Advanced Phone Maths

So, the iPhone 6 sports a revolutionary new 4.7” display. This upgrade was completely unexpected. I personally didn’t expect Apple to enter the ‘phablet’ market - instead thinking they’d keep with their model of targeting the average consumer, which is now someone who wants a slightly larger phone.

The increased screen size is definitely a big improvement. Games can worry less about your fingers covering up all the action and videos can be watched in their full 4.7” glory. However the phone is too big. It has the same footprint as my Galaxy S3 - from 2012 - a phone that when you take a step back from and look at the whole device it actually has a fairly small screen. Samsung even squeezed an extra .3” into the S4, while keeping the same footprint.

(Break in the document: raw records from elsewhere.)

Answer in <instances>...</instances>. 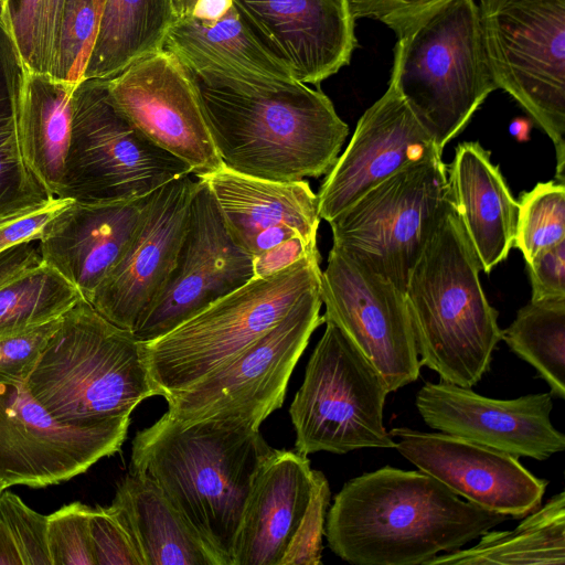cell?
Masks as SVG:
<instances>
[{"mask_svg": "<svg viewBox=\"0 0 565 565\" xmlns=\"http://www.w3.org/2000/svg\"><path fill=\"white\" fill-rule=\"evenodd\" d=\"M192 174L110 102L103 79H84L74 93L62 198L104 203L141 198Z\"/></svg>", "mask_w": 565, "mask_h": 565, "instance_id": "30bf717a", "label": "cell"}, {"mask_svg": "<svg viewBox=\"0 0 565 565\" xmlns=\"http://www.w3.org/2000/svg\"><path fill=\"white\" fill-rule=\"evenodd\" d=\"M313 255H320L317 246L307 244L300 236L291 237L253 256L254 278L277 274L301 258Z\"/></svg>", "mask_w": 565, "mask_h": 565, "instance_id": "f6af8a7d", "label": "cell"}, {"mask_svg": "<svg viewBox=\"0 0 565 565\" xmlns=\"http://www.w3.org/2000/svg\"><path fill=\"white\" fill-rule=\"evenodd\" d=\"M416 408L433 429L516 458L545 460L565 449V436L551 422L550 393L495 399L449 382H426Z\"/></svg>", "mask_w": 565, "mask_h": 565, "instance_id": "ac0fdd59", "label": "cell"}, {"mask_svg": "<svg viewBox=\"0 0 565 565\" xmlns=\"http://www.w3.org/2000/svg\"><path fill=\"white\" fill-rule=\"evenodd\" d=\"M445 0H348L354 19L373 18L394 29Z\"/></svg>", "mask_w": 565, "mask_h": 565, "instance_id": "ee69618b", "label": "cell"}, {"mask_svg": "<svg viewBox=\"0 0 565 565\" xmlns=\"http://www.w3.org/2000/svg\"><path fill=\"white\" fill-rule=\"evenodd\" d=\"M274 451L259 427L248 422H180L167 412L136 434L130 471L152 480L221 565H233L247 498Z\"/></svg>", "mask_w": 565, "mask_h": 565, "instance_id": "6da1fadb", "label": "cell"}, {"mask_svg": "<svg viewBox=\"0 0 565 565\" xmlns=\"http://www.w3.org/2000/svg\"><path fill=\"white\" fill-rule=\"evenodd\" d=\"M448 186L481 270L490 273L513 247L518 201L490 151L478 141L457 146Z\"/></svg>", "mask_w": 565, "mask_h": 565, "instance_id": "d4e9b609", "label": "cell"}, {"mask_svg": "<svg viewBox=\"0 0 565 565\" xmlns=\"http://www.w3.org/2000/svg\"><path fill=\"white\" fill-rule=\"evenodd\" d=\"M163 49L209 86L235 90L279 89L298 82L289 66L271 53L235 6L214 22L191 15L169 28Z\"/></svg>", "mask_w": 565, "mask_h": 565, "instance_id": "7402d4cb", "label": "cell"}, {"mask_svg": "<svg viewBox=\"0 0 565 565\" xmlns=\"http://www.w3.org/2000/svg\"><path fill=\"white\" fill-rule=\"evenodd\" d=\"M233 4V0H196L190 15L204 22H214L224 17Z\"/></svg>", "mask_w": 565, "mask_h": 565, "instance_id": "c3c4849f", "label": "cell"}, {"mask_svg": "<svg viewBox=\"0 0 565 565\" xmlns=\"http://www.w3.org/2000/svg\"><path fill=\"white\" fill-rule=\"evenodd\" d=\"M65 0H42L39 36V72L51 75L56 38Z\"/></svg>", "mask_w": 565, "mask_h": 565, "instance_id": "bcb514c9", "label": "cell"}, {"mask_svg": "<svg viewBox=\"0 0 565 565\" xmlns=\"http://www.w3.org/2000/svg\"><path fill=\"white\" fill-rule=\"evenodd\" d=\"M487 63L552 140L556 181H565V0H481Z\"/></svg>", "mask_w": 565, "mask_h": 565, "instance_id": "ba28073f", "label": "cell"}, {"mask_svg": "<svg viewBox=\"0 0 565 565\" xmlns=\"http://www.w3.org/2000/svg\"><path fill=\"white\" fill-rule=\"evenodd\" d=\"M77 86L23 68L18 135L23 160L44 191L62 198Z\"/></svg>", "mask_w": 565, "mask_h": 565, "instance_id": "83f0119b", "label": "cell"}, {"mask_svg": "<svg viewBox=\"0 0 565 565\" xmlns=\"http://www.w3.org/2000/svg\"><path fill=\"white\" fill-rule=\"evenodd\" d=\"M0 516L12 534L23 565H52L47 547V515L32 510L17 494L2 491Z\"/></svg>", "mask_w": 565, "mask_h": 565, "instance_id": "74e56055", "label": "cell"}, {"mask_svg": "<svg viewBox=\"0 0 565 565\" xmlns=\"http://www.w3.org/2000/svg\"><path fill=\"white\" fill-rule=\"evenodd\" d=\"M531 300L565 299V239L526 263Z\"/></svg>", "mask_w": 565, "mask_h": 565, "instance_id": "7bdbcfd3", "label": "cell"}, {"mask_svg": "<svg viewBox=\"0 0 565 565\" xmlns=\"http://www.w3.org/2000/svg\"><path fill=\"white\" fill-rule=\"evenodd\" d=\"M174 20L172 0H119L111 38L103 53L88 63L84 79H108L162 50Z\"/></svg>", "mask_w": 565, "mask_h": 565, "instance_id": "1f68e13d", "label": "cell"}, {"mask_svg": "<svg viewBox=\"0 0 565 565\" xmlns=\"http://www.w3.org/2000/svg\"><path fill=\"white\" fill-rule=\"evenodd\" d=\"M260 42L302 84L319 85L349 64L356 45L348 0H233Z\"/></svg>", "mask_w": 565, "mask_h": 565, "instance_id": "44dd1931", "label": "cell"}, {"mask_svg": "<svg viewBox=\"0 0 565 565\" xmlns=\"http://www.w3.org/2000/svg\"><path fill=\"white\" fill-rule=\"evenodd\" d=\"M0 565H23L7 524L0 516Z\"/></svg>", "mask_w": 565, "mask_h": 565, "instance_id": "681fc988", "label": "cell"}, {"mask_svg": "<svg viewBox=\"0 0 565 565\" xmlns=\"http://www.w3.org/2000/svg\"><path fill=\"white\" fill-rule=\"evenodd\" d=\"M81 299L73 284L41 262L0 286V338L57 319Z\"/></svg>", "mask_w": 565, "mask_h": 565, "instance_id": "d6a6232c", "label": "cell"}, {"mask_svg": "<svg viewBox=\"0 0 565 565\" xmlns=\"http://www.w3.org/2000/svg\"><path fill=\"white\" fill-rule=\"evenodd\" d=\"M73 202L70 198H50L1 218L0 253L22 243L40 241L50 222Z\"/></svg>", "mask_w": 565, "mask_h": 565, "instance_id": "b9f144b4", "label": "cell"}, {"mask_svg": "<svg viewBox=\"0 0 565 565\" xmlns=\"http://www.w3.org/2000/svg\"><path fill=\"white\" fill-rule=\"evenodd\" d=\"M88 505L73 502L47 515V547L52 565H95Z\"/></svg>", "mask_w": 565, "mask_h": 565, "instance_id": "d590c367", "label": "cell"}, {"mask_svg": "<svg viewBox=\"0 0 565 565\" xmlns=\"http://www.w3.org/2000/svg\"><path fill=\"white\" fill-rule=\"evenodd\" d=\"M320 284L303 294L265 334L191 386L167 397L168 413L180 422L237 418L260 427L280 408L289 379L320 316Z\"/></svg>", "mask_w": 565, "mask_h": 565, "instance_id": "8fae6325", "label": "cell"}, {"mask_svg": "<svg viewBox=\"0 0 565 565\" xmlns=\"http://www.w3.org/2000/svg\"><path fill=\"white\" fill-rule=\"evenodd\" d=\"M324 323L289 408L297 452L395 448L383 423L385 381L338 326Z\"/></svg>", "mask_w": 565, "mask_h": 565, "instance_id": "9c48e42d", "label": "cell"}, {"mask_svg": "<svg viewBox=\"0 0 565 565\" xmlns=\"http://www.w3.org/2000/svg\"><path fill=\"white\" fill-rule=\"evenodd\" d=\"M320 255L307 256L277 274L253 278L167 334L142 342L159 395L191 386L277 324L320 284Z\"/></svg>", "mask_w": 565, "mask_h": 565, "instance_id": "52a82bcc", "label": "cell"}, {"mask_svg": "<svg viewBox=\"0 0 565 565\" xmlns=\"http://www.w3.org/2000/svg\"><path fill=\"white\" fill-rule=\"evenodd\" d=\"M98 26L95 0H65L51 76L75 86L84 81Z\"/></svg>", "mask_w": 565, "mask_h": 565, "instance_id": "e575fe53", "label": "cell"}, {"mask_svg": "<svg viewBox=\"0 0 565 565\" xmlns=\"http://www.w3.org/2000/svg\"><path fill=\"white\" fill-rule=\"evenodd\" d=\"M502 340L536 370L552 396L565 398V299L530 300Z\"/></svg>", "mask_w": 565, "mask_h": 565, "instance_id": "4dcf8cb0", "label": "cell"}, {"mask_svg": "<svg viewBox=\"0 0 565 565\" xmlns=\"http://www.w3.org/2000/svg\"><path fill=\"white\" fill-rule=\"evenodd\" d=\"M198 179L210 188L232 239L245 252L256 234L274 226H289L317 246L321 218L308 181L266 180L225 167Z\"/></svg>", "mask_w": 565, "mask_h": 565, "instance_id": "484cf974", "label": "cell"}, {"mask_svg": "<svg viewBox=\"0 0 565 565\" xmlns=\"http://www.w3.org/2000/svg\"><path fill=\"white\" fill-rule=\"evenodd\" d=\"M60 321L61 317L0 338V384H25Z\"/></svg>", "mask_w": 565, "mask_h": 565, "instance_id": "f35d334b", "label": "cell"}, {"mask_svg": "<svg viewBox=\"0 0 565 565\" xmlns=\"http://www.w3.org/2000/svg\"><path fill=\"white\" fill-rule=\"evenodd\" d=\"M390 434L418 470L472 504L514 519L541 507L548 481L512 455L444 433L395 427Z\"/></svg>", "mask_w": 565, "mask_h": 565, "instance_id": "e0dca14e", "label": "cell"}, {"mask_svg": "<svg viewBox=\"0 0 565 565\" xmlns=\"http://www.w3.org/2000/svg\"><path fill=\"white\" fill-rule=\"evenodd\" d=\"M109 509L128 533L142 565H221L148 477L130 471Z\"/></svg>", "mask_w": 565, "mask_h": 565, "instance_id": "4316f807", "label": "cell"}, {"mask_svg": "<svg viewBox=\"0 0 565 565\" xmlns=\"http://www.w3.org/2000/svg\"><path fill=\"white\" fill-rule=\"evenodd\" d=\"M330 497L326 476L320 470H312V490L308 507L279 565L321 564L322 536Z\"/></svg>", "mask_w": 565, "mask_h": 565, "instance_id": "8d00e7d4", "label": "cell"}, {"mask_svg": "<svg viewBox=\"0 0 565 565\" xmlns=\"http://www.w3.org/2000/svg\"><path fill=\"white\" fill-rule=\"evenodd\" d=\"M42 0H1L0 28L23 68L39 72Z\"/></svg>", "mask_w": 565, "mask_h": 565, "instance_id": "ab89813d", "label": "cell"}, {"mask_svg": "<svg viewBox=\"0 0 565 565\" xmlns=\"http://www.w3.org/2000/svg\"><path fill=\"white\" fill-rule=\"evenodd\" d=\"M391 78L436 147L459 135L497 89L475 0H445L393 29Z\"/></svg>", "mask_w": 565, "mask_h": 565, "instance_id": "8992f818", "label": "cell"}, {"mask_svg": "<svg viewBox=\"0 0 565 565\" xmlns=\"http://www.w3.org/2000/svg\"><path fill=\"white\" fill-rule=\"evenodd\" d=\"M190 175L153 192L129 246L89 301L100 316L121 329L132 332L177 263L195 186Z\"/></svg>", "mask_w": 565, "mask_h": 565, "instance_id": "d6986e66", "label": "cell"}, {"mask_svg": "<svg viewBox=\"0 0 565 565\" xmlns=\"http://www.w3.org/2000/svg\"><path fill=\"white\" fill-rule=\"evenodd\" d=\"M89 534L95 565H142L122 524L108 508H92Z\"/></svg>", "mask_w": 565, "mask_h": 565, "instance_id": "60d3db41", "label": "cell"}, {"mask_svg": "<svg viewBox=\"0 0 565 565\" xmlns=\"http://www.w3.org/2000/svg\"><path fill=\"white\" fill-rule=\"evenodd\" d=\"M443 157L413 114L393 78L381 98L360 117L353 136L320 185V218L330 222L365 192L398 170Z\"/></svg>", "mask_w": 565, "mask_h": 565, "instance_id": "ffe728a7", "label": "cell"}, {"mask_svg": "<svg viewBox=\"0 0 565 565\" xmlns=\"http://www.w3.org/2000/svg\"><path fill=\"white\" fill-rule=\"evenodd\" d=\"M152 194L104 203L74 201L46 226L40 239L42 262L89 302L129 246Z\"/></svg>", "mask_w": 565, "mask_h": 565, "instance_id": "603a6c76", "label": "cell"}, {"mask_svg": "<svg viewBox=\"0 0 565 565\" xmlns=\"http://www.w3.org/2000/svg\"><path fill=\"white\" fill-rule=\"evenodd\" d=\"M480 270L448 194L411 268L405 299L420 365L440 381L469 388L489 371L502 340Z\"/></svg>", "mask_w": 565, "mask_h": 565, "instance_id": "3957f363", "label": "cell"}, {"mask_svg": "<svg viewBox=\"0 0 565 565\" xmlns=\"http://www.w3.org/2000/svg\"><path fill=\"white\" fill-rule=\"evenodd\" d=\"M130 417L66 425L40 405L25 384H0V479L6 488H43L85 472L117 452Z\"/></svg>", "mask_w": 565, "mask_h": 565, "instance_id": "5bb4252c", "label": "cell"}, {"mask_svg": "<svg viewBox=\"0 0 565 565\" xmlns=\"http://www.w3.org/2000/svg\"><path fill=\"white\" fill-rule=\"evenodd\" d=\"M214 147L228 170L273 181L326 175L349 134L331 99L297 83L235 90L198 82Z\"/></svg>", "mask_w": 565, "mask_h": 565, "instance_id": "277c9868", "label": "cell"}, {"mask_svg": "<svg viewBox=\"0 0 565 565\" xmlns=\"http://www.w3.org/2000/svg\"><path fill=\"white\" fill-rule=\"evenodd\" d=\"M25 387L53 418L66 425L130 417L143 399L159 395L142 342L85 299L61 317Z\"/></svg>", "mask_w": 565, "mask_h": 565, "instance_id": "5b68a950", "label": "cell"}, {"mask_svg": "<svg viewBox=\"0 0 565 565\" xmlns=\"http://www.w3.org/2000/svg\"><path fill=\"white\" fill-rule=\"evenodd\" d=\"M253 278V256L234 243L210 188L198 179L177 263L131 333L153 341Z\"/></svg>", "mask_w": 565, "mask_h": 565, "instance_id": "9a60e30c", "label": "cell"}, {"mask_svg": "<svg viewBox=\"0 0 565 565\" xmlns=\"http://www.w3.org/2000/svg\"><path fill=\"white\" fill-rule=\"evenodd\" d=\"M22 70L0 28V220L50 196L26 167L18 135V97Z\"/></svg>", "mask_w": 565, "mask_h": 565, "instance_id": "f546056e", "label": "cell"}, {"mask_svg": "<svg viewBox=\"0 0 565 565\" xmlns=\"http://www.w3.org/2000/svg\"><path fill=\"white\" fill-rule=\"evenodd\" d=\"M312 470L307 456L275 449L247 498L233 565H279L308 507Z\"/></svg>", "mask_w": 565, "mask_h": 565, "instance_id": "cb8c5ba5", "label": "cell"}, {"mask_svg": "<svg viewBox=\"0 0 565 565\" xmlns=\"http://www.w3.org/2000/svg\"><path fill=\"white\" fill-rule=\"evenodd\" d=\"M6 489V486L3 484L2 480L0 479V493Z\"/></svg>", "mask_w": 565, "mask_h": 565, "instance_id": "f5cc1de1", "label": "cell"}, {"mask_svg": "<svg viewBox=\"0 0 565 565\" xmlns=\"http://www.w3.org/2000/svg\"><path fill=\"white\" fill-rule=\"evenodd\" d=\"M42 262L40 241L22 243L0 253V286Z\"/></svg>", "mask_w": 565, "mask_h": 565, "instance_id": "7dc6e473", "label": "cell"}, {"mask_svg": "<svg viewBox=\"0 0 565 565\" xmlns=\"http://www.w3.org/2000/svg\"><path fill=\"white\" fill-rule=\"evenodd\" d=\"M479 542L429 559L426 565H564L565 492L529 513L510 531H488Z\"/></svg>", "mask_w": 565, "mask_h": 565, "instance_id": "f1b7e54d", "label": "cell"}, {"mask_svg": "<svg viewBox=\"0 0 565 565\" xmlns=\"http://www.w3.org/2000/svg\"><path fill=\"white\" fill-rule=\"evenodd\" d=\"M323 320L331 321L382 375L390 392L415 382L420 362L405 292L361 257L332 245L321 270Z\"/></svg>", "mask_w": 565, "mask_h": 565, "instance_id": "4fadbf2b", "label": "cell"}, {"mask_svg": "<svg viewBox=\"0 0 565 565\" xmlns=\"http://www.w3.org/2000/svg\"><path fill=\"white\" fill-rule=\"evenodd\" d=\"M508 516L463 501L424 471L385 466L344 483L324 526L330 550L355 565H426Z\"/></svg>", "mask_w": 565, "mask_h": 565, "instance_id": "7a4b0ae2", "label": "cell"}, {"mask_svg": "<svg viewBox=\"0 0 565 565\" xmlns=\"http://www.w3.org/2000/svg\"><path fill=\"white\" fill-rule=\"evenodd\" d=\"M196 0H172L175 19L191 14Z\"/></svg>", "mask_w": 565, "mask_h": 565, "instance_id": "f907efd6", "label": "cell"}, {"mask_svg": "<svg viewBox=\"0 0 565 565\" xmlns=\"http://www.w3.org/2000/svg\"><path fill=\"white\" fill-rule=\"evenodd\" d=\"M448 194L443 157L409 164L328 222L333 245L361 257L405 292L411 268Z\"/></svg>", "mask_w": 565, "mask_h": 565, "instance_id": "7c38bea8", "label": "cell"}, {"mask_svg": "<svg viewBox=\"0 0 565 565\" xmlns=\"http://www.w3.org/2000/svg\"><path fill=\"white\" fill-rule=\"evenodd\" d=\"M114 106L196 178L224 167L211 137L193 74L164 49L103 79Z\"/></svg>", "mask_w": 565, "mask_h": 565, "instance_id": "2e32d148", "label": "cell"}, {"mask_svg": "<svg viewBox=\"0 0 565 565\" xmlns=\"http://www.w3.org/2000/svg\"><path fill=\"white\" fill-rule=\"evenodd\" d=\"M95 3H96L97 11H98L99 19H100L102 9H103V0H95Z\"/></svg>", "mask_w": 565, "mask_h": 565, "instance_id": "816d5d0a", "label": "cell"}, {"mask_svg": "<svg viewBox=\"0 0 565 565\" xmlns=\"http://www.w3.org/2000/svg\"><path fill=\"white\" fill-rule=\"evenodd\" d=\"M565 239V185L558 181L537 183L518 201L513 247L525 263Z\"/></svg>", "mask_w": 565, "mask_h": 565, "instance_id": "836d02e7", "label": "cell"}]
</instances>
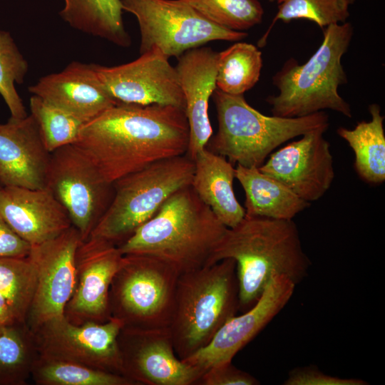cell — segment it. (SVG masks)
Listing matches in <instances>:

This led me to wonder how the iPhone stacked up against the other flagships of the last few years, in terms of the ratio of screen area to the area of the device. After some trips to GSM Arena and some spreadsheet-foo, I’d come up with an answer:

Graph of phones

Calculating the screen area was a bit tricky, in the end I calculated the number of pixels along the diagonal length of the screen and used this and the screen size to calculate the pixel density of the screen. Knowing the pixel density I could easily convert the horizontal and vertical resolutions to lengths and then calculate the area.

I chucked all this into a spreadsheet and bam, graph! The dark lines show the ratio of the screen size to the physical phone size, and the lighter grey line shows the device’s screen size. As you can see no iPhone model has a particularly large screen relative to the size of the device, which is obviously because of the massive chin for the home button and matching ‘forehead’.

So basically I just made this to illustrate that the 2013 Moto X is a really compact phone, with a nice sized screen. And the LG G3 is the phone you want to get if you don’t have time for bezels.